(Stored items)
■ ■ ■ ■

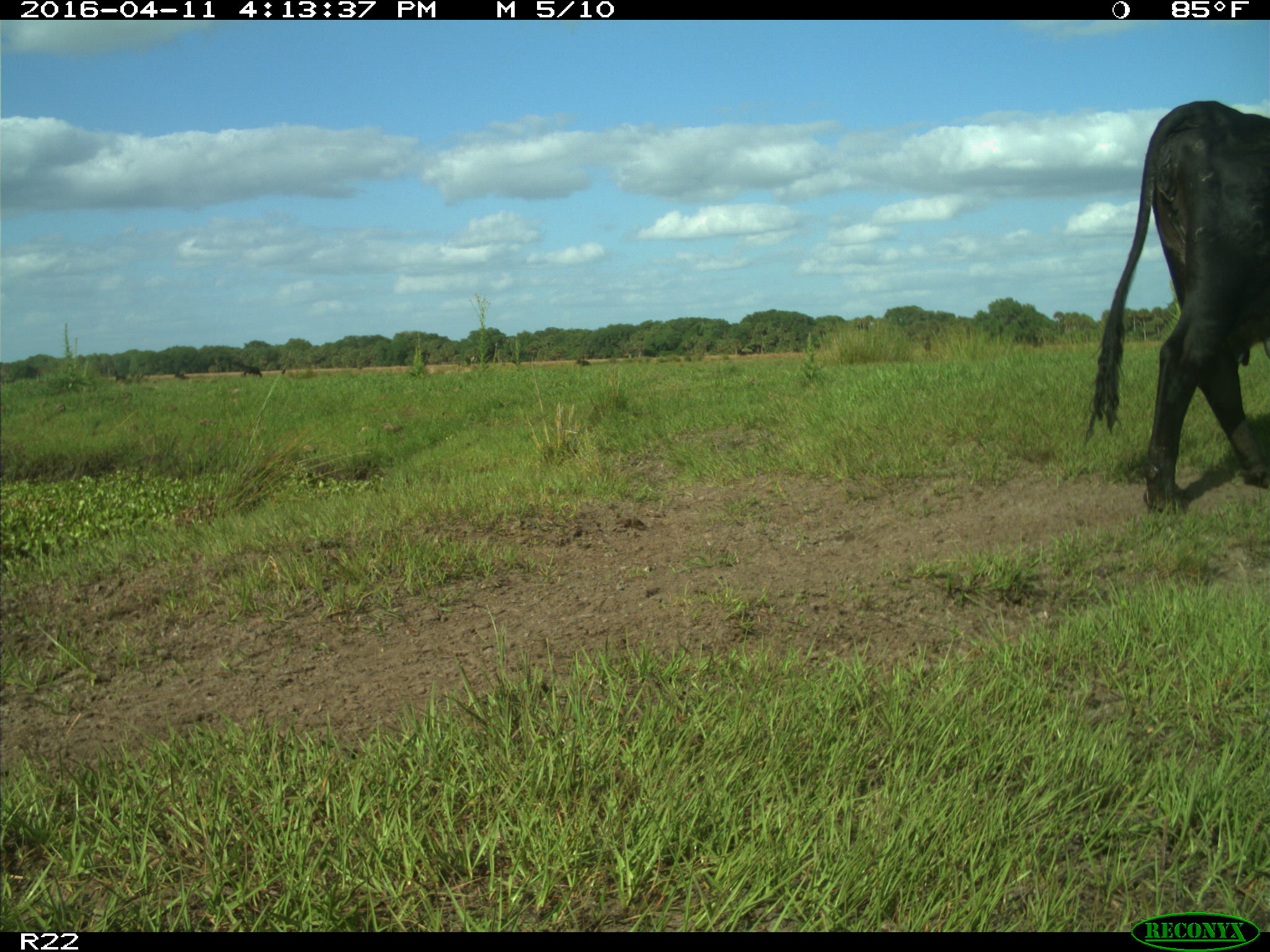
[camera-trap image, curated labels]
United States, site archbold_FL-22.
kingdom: Animalia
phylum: Chordata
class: Mammalia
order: Artiodactyla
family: Bovidae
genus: Bos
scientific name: Bos taurus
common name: domestic cow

■ ■ ■ ■

- **TASK INSTRUCTIONS**: Each entry needs to be retyped exactly; the pictures stay out.

- **FINAL ANSWER**:
[camera-trap image, curated labels]
United States, site archbold_FL-22.
kingdom: Animalia
phylum: Chordata
class: Mammalia
order: Artiodactyla
family: Bovidae
genus: Bos
scientific name: Bos taurus
common name: domestic cow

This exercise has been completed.